Today, we are launching a Summary of Participant Evaluations of the Citizens’ Assembly for Northern Ireland at the Belfast Imagine Festival Democracy Day. The report summarises the evaluations from the citizens who took part in the citizens’ assembly based on their responses to a survey conducted at the beginning and end of each of the two weekends.
Participants were asked for their views about the issue of social care for the elderly and views about the process, including the extent to which they thought different aspects of the Citizens’ Assembly were well executed, at points throughout the citizens’ assembly weekends.

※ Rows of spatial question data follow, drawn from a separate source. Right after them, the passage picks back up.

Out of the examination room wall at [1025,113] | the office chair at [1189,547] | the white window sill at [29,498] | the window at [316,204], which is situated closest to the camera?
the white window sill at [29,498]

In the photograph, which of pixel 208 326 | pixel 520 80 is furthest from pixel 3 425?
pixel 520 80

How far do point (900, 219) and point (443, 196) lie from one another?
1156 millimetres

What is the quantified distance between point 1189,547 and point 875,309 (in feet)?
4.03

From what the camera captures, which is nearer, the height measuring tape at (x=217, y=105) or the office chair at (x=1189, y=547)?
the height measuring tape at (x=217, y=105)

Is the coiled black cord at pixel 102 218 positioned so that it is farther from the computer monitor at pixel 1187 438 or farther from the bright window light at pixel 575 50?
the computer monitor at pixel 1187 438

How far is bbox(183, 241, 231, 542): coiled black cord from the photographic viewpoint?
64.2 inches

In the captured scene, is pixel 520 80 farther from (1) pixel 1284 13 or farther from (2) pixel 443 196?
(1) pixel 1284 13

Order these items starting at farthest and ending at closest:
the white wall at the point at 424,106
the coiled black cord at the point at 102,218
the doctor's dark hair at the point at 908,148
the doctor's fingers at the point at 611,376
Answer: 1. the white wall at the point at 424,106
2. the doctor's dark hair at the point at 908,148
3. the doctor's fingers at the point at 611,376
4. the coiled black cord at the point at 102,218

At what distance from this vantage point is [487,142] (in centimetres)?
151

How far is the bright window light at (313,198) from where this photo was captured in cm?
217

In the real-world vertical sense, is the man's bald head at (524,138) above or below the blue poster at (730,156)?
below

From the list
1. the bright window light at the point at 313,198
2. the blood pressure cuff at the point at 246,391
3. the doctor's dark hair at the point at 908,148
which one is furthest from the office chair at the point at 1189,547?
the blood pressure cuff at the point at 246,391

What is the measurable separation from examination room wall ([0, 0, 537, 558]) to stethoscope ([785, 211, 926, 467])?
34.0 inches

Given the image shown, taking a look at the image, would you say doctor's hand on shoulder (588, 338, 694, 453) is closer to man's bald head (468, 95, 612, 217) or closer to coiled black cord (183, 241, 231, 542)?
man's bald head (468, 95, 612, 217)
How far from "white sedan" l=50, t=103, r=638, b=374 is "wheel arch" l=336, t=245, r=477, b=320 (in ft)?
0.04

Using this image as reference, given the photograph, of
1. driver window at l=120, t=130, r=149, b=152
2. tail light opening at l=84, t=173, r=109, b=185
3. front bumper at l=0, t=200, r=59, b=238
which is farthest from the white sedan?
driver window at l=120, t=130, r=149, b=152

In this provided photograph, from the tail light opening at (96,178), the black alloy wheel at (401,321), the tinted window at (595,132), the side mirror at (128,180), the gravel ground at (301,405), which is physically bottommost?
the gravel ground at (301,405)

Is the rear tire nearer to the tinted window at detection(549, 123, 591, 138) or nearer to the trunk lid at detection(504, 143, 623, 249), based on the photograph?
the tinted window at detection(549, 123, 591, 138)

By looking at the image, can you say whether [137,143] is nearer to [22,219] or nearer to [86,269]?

On participants views about social care, the evaluation found:
a. Citizens became much more knowledgeable about the issue of social care, particularly over the first weekend;
b. The issue was perceived to be very important before, during and after the process, despite a widespread perception that political parties are not giving it enough attention;
c. There was a high degree of stability in participants’ attitudes to general aspects of social care throughout both weekends, suggesting that presentations and small-group discussions reinforced, rather than changed, existing views on key principles.
On the process of taking part in the citizens’ assembly, the evaluation found:
a. Nearly all participants agreed that the presentations were useful and that they covered a wide range of perspectives;
b. The quality of the discussion was perceived to be high, but some members were perceived to dominate the discussions;
c. Across both weekends, all members agreed that they were given plenty of opportunities to speak;
d. Facilitation was overwhelmingly perceived to be fair and impartial;
e. Discussions were marked by a sense of mutual respect, a sense that participants were willing to change their minds (and many did), a sense that participants justified their positions, and a sense that fellow members genuinely cared about the common good;
f. After the final weekend, 99% of participants said they felt encouraged to participate in future initiatives like the Citizens’ Assembly, while 97% agreed that they should be used more often to inform politicians in decision-making.
We’re grateful to Jamie Pow and John Garry at Queens’ University Belfast for analysing the participant surveys and producing the evaluation report.